You might wonder why is she posting dosa recipe. There is nothing special about this recipe. In fact, everyone tends to follow their mother's recipe for making these thin rice crepes. My intention is not to post the recipe, but to give a tip for those who might not know. I use the same batter to make Uthappam, dosa, gundupongal/paniyaram/paddu. This batter can be a life saver around kids.
For those who do not know about this famous, traditional breakfast from South India, these are in between pancakes and crepes. Of course, these do not have any eggs, dairy in them. These are made using the batter with rice and lentils which is fermented. Here is the recipe for making the batter.
Rice - 4 cups (I use long grain rice)
Parboiled rice - 1 cup
Urad dal - 1 1/4 cup
Fenugreek Seeds/ Methi seeds - 1 TBSP (optional)
Salt - per taste
Soak all the ingredients mentioned above except salt for at least 6 hours. Rinse couple of times and grind into smooth batter in a blender/mixie/grinder. If using a blender, you might have to do it in batches. Use as much water as needed, but don't make it too thin. When the batter is smooth, add some salt (just a bit) and mix well. Pour into a large enough container with enough room for the batter to rise and cover with a lid and let it ferment overnight or for about 8 hours or overnight.
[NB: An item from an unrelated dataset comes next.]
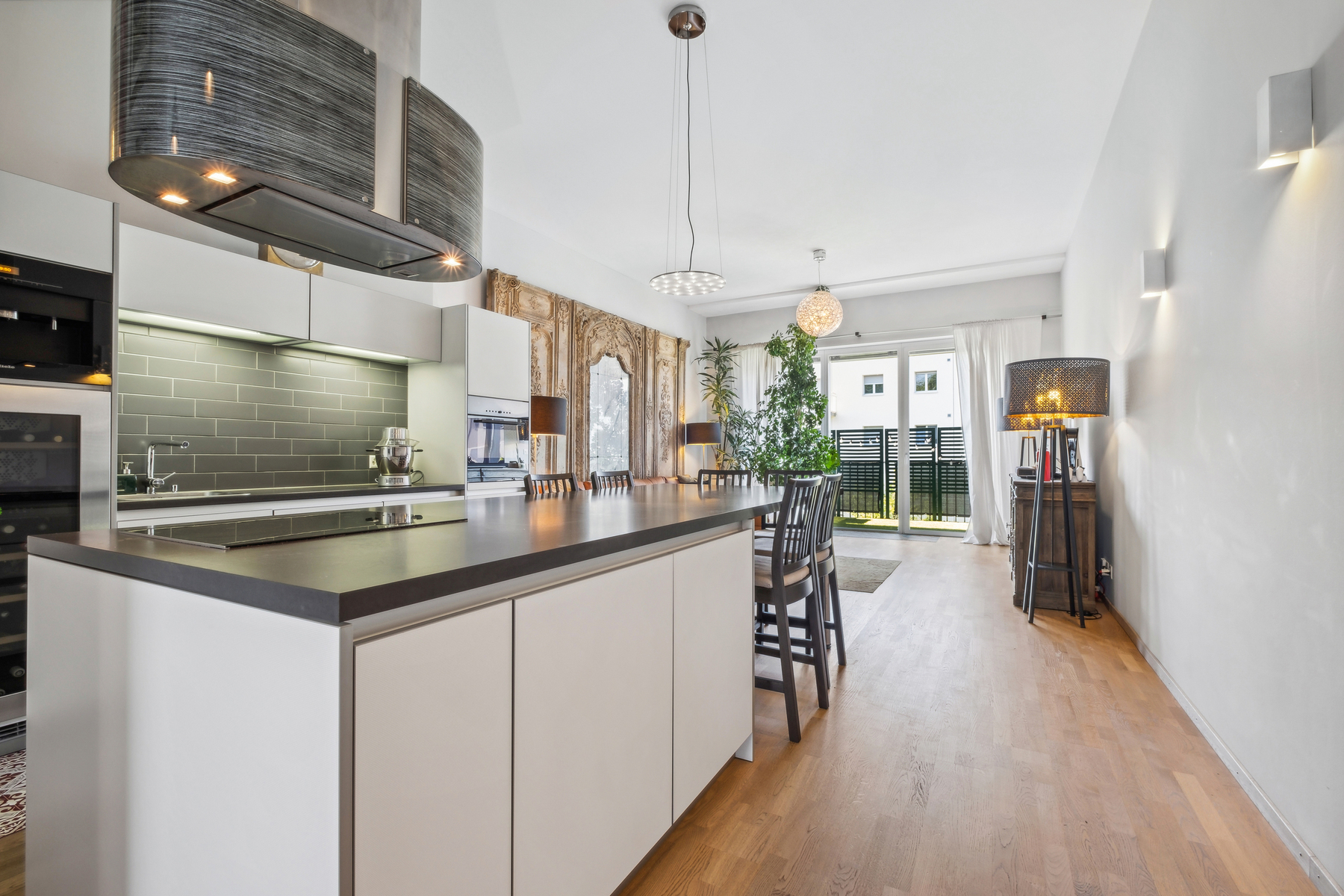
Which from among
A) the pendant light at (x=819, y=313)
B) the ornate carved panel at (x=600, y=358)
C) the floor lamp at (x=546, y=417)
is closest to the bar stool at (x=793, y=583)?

It will take longer in winter. In winter, it is best to place in a oven with the oven light turned on. If your oven doesn't have an oven light, turn on the empty oven to warm. Turn it off. Wrap the bowl which has the batter in with a fleece blanket (old fleece baby blankets work great) and place it in the oven. Batter should be ready in 6 - 7 hours. Dosa batter can get fermented in as little as 4 hours in very hot places. If your container is not big enough, the batter might overflow if left out at room temperature too long or become too sour in taste.
When batter is ready, mix well and thin it down more if needed. Make dosa, or add chopped vegetables to it and make uthappam.
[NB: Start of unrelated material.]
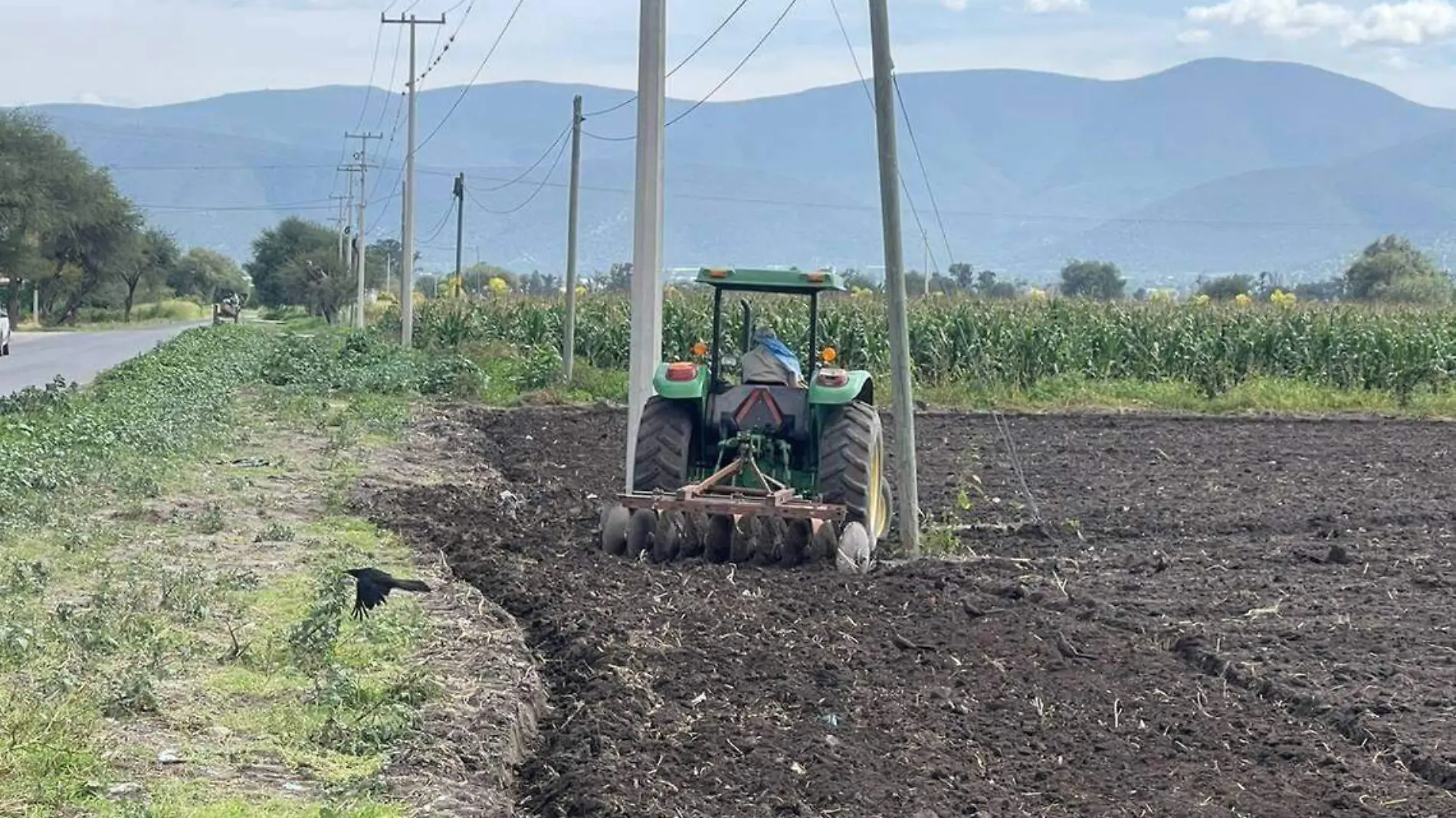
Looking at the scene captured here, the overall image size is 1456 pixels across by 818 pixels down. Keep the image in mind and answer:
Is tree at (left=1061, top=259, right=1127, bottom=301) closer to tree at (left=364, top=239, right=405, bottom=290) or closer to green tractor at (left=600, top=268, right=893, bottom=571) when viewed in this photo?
tree at (left=364, top=239, right=405, bottom=290)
Now coming to the main point of this post, the tip. I bought a grinder 11 years back. We were just two (me and my husband) then and we used to have frequent visitors from India. My in-laws and the grand mother. My in-laws like idli, dosa almost every other day just like most of South Indians of that generation. I decided to buy this huge grinder which can grind the entire quantity I have mentioned above in one batch. When the visitors left, I started grinding the batter once in 3 - 4 weeks for just two of us. I would let it ferment and when done, stir it really well and divide between 4 - 6 different freezer safe containers and freeze all but one box. When the box in the refrigerator is empty, I would pull one box from the freezer when needed and let it thaw in the refrigerator. Use it within 3 days and be done with it. This experience saves me time even now. Since the grinder is so huge, it takes time to clean it after it is done. For that reason, I soak for Idli, dosa and grind one by one. When it is fermented, I freeze the excess and pull it out from the freezer when needed. If you are a working woman, this can save you some time every week.
Some brands/types of rice take longer to soften up to grind easily. You will have to experiment with the kind you use. But, most of them will be ready in 6 hours of soaking time.
Some people say they can taste the difference in the end product when the batter was frozen. It is just a mental block they have. Without telling them if you serve them two dosas one with refrigerated batter and the other with frozen, thawed batter, I can bet that they won't be able to tell the difference.